Chuck Middleton, the deputy district attorney assigned to her case, warned her before the first trial that it can take as long as 20 years for a death penalty case to wind its way to a conclusion – sometimes longer.

Wallace says that while she waits for justice, she does not spend her time or energy fretting about Rosie Alfaro.

“I know she is in a bad place,” Wallace says. “I know she will never see the light of day. I am fine with it.”

Rosie Alfaro, Wallace added, hasn’t had much of a life since she was arrested in 1990.

“She just exists,” the mother said. “It wouldn’t be any life I would want.”

Amber Wallace Zabo, who is one of Autumn’s older sisters, traveled with her mother to San Francisco last month when attorneys argued whether Rosie Alfaro’s death sentence had been fair. Zabo’s sister April made the trip to San Francisco for the arguments, but she couldn’t get to the courthouse in time.

They have waited nearly two decades for the case to come to a conclusion. They will have to wait awhile longer. The California Supreme Court has until the end of summer to issue a ruling.

And if justices affirm Rosie Alfaro’s sentence, it’s on to the federal court system for another round of appeals.

Linda Wallace says she is ready for that too.

Zabo gets mad every time she thinks about the woman who killed her younger sister.

For her, Rosie Alfaro gets one advantage after another: court-appointed lawyers, two penalty hearings, numerous appeals.
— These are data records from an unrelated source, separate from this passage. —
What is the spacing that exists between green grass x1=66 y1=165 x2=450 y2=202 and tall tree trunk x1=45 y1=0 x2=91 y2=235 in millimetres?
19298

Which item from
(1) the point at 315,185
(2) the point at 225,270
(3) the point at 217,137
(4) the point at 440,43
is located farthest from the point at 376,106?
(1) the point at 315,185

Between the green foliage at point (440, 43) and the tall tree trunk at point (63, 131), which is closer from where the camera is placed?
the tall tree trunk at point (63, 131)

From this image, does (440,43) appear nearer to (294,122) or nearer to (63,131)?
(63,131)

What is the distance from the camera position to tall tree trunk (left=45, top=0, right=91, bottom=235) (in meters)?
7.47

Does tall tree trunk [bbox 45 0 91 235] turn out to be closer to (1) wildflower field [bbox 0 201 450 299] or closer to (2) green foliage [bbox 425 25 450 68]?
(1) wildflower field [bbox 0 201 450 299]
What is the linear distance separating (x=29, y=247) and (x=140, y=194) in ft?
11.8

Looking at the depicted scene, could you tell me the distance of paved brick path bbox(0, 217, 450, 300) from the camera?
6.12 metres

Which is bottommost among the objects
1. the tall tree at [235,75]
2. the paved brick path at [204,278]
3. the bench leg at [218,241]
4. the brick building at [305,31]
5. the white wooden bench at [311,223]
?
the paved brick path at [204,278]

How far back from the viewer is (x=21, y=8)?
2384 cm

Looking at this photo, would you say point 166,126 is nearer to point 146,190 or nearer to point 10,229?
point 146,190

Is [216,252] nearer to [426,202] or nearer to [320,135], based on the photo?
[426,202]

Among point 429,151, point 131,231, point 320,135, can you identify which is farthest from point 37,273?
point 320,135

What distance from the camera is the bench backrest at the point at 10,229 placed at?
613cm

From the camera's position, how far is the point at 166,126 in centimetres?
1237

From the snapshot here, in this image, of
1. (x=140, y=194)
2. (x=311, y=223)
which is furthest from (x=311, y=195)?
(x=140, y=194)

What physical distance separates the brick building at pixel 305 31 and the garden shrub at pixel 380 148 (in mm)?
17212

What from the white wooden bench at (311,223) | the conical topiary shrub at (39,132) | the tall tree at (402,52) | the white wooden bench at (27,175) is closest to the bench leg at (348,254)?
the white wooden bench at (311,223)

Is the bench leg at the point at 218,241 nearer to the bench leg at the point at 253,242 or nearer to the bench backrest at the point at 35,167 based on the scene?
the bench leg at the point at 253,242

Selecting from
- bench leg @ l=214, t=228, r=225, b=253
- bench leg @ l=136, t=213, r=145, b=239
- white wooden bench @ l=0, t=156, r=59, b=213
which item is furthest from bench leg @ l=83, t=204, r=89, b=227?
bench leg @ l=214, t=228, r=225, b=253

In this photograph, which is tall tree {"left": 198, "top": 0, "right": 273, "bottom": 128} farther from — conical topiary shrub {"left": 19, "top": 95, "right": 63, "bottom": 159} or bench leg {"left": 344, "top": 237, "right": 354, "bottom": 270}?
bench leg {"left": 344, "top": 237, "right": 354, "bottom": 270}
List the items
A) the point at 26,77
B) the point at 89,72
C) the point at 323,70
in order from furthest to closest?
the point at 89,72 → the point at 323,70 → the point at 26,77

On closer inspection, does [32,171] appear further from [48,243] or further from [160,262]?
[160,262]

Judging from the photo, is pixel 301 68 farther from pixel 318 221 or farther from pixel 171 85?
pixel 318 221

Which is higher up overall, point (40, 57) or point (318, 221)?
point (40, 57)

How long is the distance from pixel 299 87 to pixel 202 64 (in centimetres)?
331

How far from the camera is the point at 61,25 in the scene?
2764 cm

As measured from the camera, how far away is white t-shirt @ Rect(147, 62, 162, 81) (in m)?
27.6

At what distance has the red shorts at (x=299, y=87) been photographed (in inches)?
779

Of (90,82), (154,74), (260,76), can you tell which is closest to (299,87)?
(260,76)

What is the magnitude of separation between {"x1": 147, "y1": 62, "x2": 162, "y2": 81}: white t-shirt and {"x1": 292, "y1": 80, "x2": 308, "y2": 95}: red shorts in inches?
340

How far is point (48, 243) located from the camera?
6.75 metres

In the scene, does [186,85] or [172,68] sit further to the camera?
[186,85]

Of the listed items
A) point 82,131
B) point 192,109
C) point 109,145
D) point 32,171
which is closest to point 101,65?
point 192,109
“We get nothing,” Zabo said. “And she gets all of these things. It makes me mad. … I just want to see her be put to death, and I want to see it faster than it is taking.”

Would she travel to San Quentin Prison to watch Rosie Alfaro be executed?

“Oh yes, I would go to watch her die, without a doubt,” Zabo said. “I would do it myself, if they’d let me.”

But what about Linda Wallace, now 58, a woman who lost her husband to cancer in 1987 and her youngest daughter to a murderer’s knife in 1990, a woman who has attended every single hearing in the case for 17 years.

Would she go to an execution?

“I am not that much for that,” she said. “If she is put to death, then another mother loses her child. I know what it feels like to lose a child.”